The REnal Patients COVID-19 VACcination Immune Response (RECOVAC IR) Study

NCT ID: NCT04741386

Last Updated: 2022-04-04

Basic Information

• Recruitment Status: COMPLETED
• Total Enrollment: 854 participants
• Study Classification: OBSERVATIONAL
• Study Start Date: 2021-02-17
• Study Completion Date: 2022-02-25

Brief Summary

Rationale: COVID-19 is associated with severely increased morbidity and mortality in patients with severely impaired kidney function, on dialysis or alive with a kidney transplant. Therefore, effective SARS-CoV-2 vaccination would be of great clinical importance in these patients. However, SARS-CoV-2 vaccination studies have excluded patients with chronic kidney disease (CKD) so-far.
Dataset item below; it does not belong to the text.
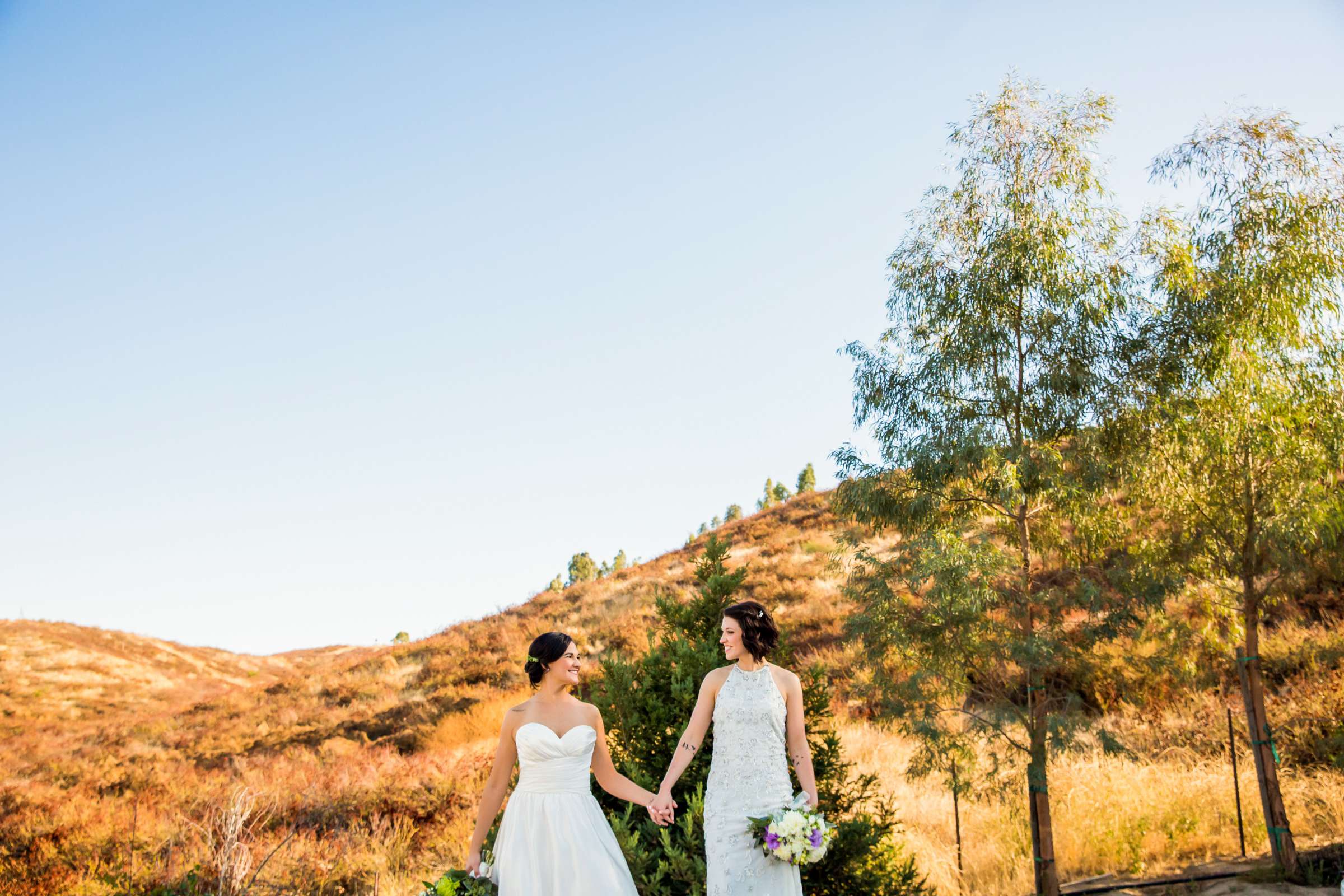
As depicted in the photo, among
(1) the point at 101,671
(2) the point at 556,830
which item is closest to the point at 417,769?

Objective: To assess the efficacy and safety of SARS-CoV-2 vaccination in patients with CKD stages 4/5, on dialysis or alive with a kidney transplant as compared to controls.
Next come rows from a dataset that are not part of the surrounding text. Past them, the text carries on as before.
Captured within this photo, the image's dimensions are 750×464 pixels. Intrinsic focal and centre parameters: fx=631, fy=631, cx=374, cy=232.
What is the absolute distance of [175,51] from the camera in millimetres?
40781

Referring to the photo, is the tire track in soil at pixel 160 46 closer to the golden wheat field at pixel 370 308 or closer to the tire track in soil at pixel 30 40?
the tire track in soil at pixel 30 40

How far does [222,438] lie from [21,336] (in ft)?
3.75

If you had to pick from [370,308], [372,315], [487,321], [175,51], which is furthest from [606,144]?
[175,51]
Study design: prospective, controlled multicenter study Study population: 175 patients with CKD stages 4/5 (eGFR < 30 ml/min/1.73m2), 175 on dialysis , 300 alive with a kidney transplant and 200 controls (partners or sibblings of patients) Intervention: SARS-CoV-2 vaccination according to standard of care. Blood will be drawn at 4 different time points (baseline and at day 28, month 6 and in a subset 28 days after a third vaccination).
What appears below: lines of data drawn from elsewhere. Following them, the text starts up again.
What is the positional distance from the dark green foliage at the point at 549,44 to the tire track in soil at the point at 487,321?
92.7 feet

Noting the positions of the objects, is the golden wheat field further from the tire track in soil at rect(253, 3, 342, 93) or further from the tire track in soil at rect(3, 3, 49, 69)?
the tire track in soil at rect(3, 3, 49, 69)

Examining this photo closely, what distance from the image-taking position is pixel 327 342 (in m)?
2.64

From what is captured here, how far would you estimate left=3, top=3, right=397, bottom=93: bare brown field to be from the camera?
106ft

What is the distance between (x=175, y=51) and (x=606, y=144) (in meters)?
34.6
Main study parameters/endpoints: The primary endpoint is the antibody based immune response on day 28 after the second vaccination. Participants will be classified as responders or non-responders based on a spike (S)1 specific antibody levels of >=10 or <10 BAU/mL. The percentage of responders of each patient cohort will be compared with the percentage responders in the control group. Safety is a secondary endpoint which will be reported in terms of percentage of solicited local and systemic adverse events (AEs)graded according to severity. Other secondary endpoints include longevity of the immune response at 6 months, antibody respons 28 days after a third vaccination and levels of SARS-CoV-2 specific T and B cell responses.

Detailed Description

OBJECTIVES

Primary objective:

To assess the antibody response after SARS-CoV-2 vaccination in patients with CKD stages 4/5, on dialysis or alive with a kidney transplant as compared to controls.

Secondary Objectives:

To assess in these groups of subjects after SARS-CoV 2 vaccination:

• durability of the antibody response
• the SARS-CoV-2-specific T and B cell response
• adverse events
• antibody response after third vaccination in patients on dialysis and kidney transplant recipients

Exploratory Objectives:

To assess in these groups of subjects after SARS-CoV 2 vaccination:

• the association between baseline (immune) parameters and the immune response to SARS-CoV-2 vaccination
• the neutralizing capacity of anti-COVID-19 antibodies
• the incidence of SARS-CoV-2 infection and outcome of COVID-19 disease during 6 months after SARS-CoV-2 vaccination and in a subset 28 days after third vaccination

STUDY DESIGN

This is a prospective, controlled multicenter cohort study to evaluate the efficacy and safety after SARS-CoV-2 vaccination in patients with CKD4/5, dialysis patients and kidney transplant recipients as compared to controls. Therefore, 4 cohorts will be included in this study.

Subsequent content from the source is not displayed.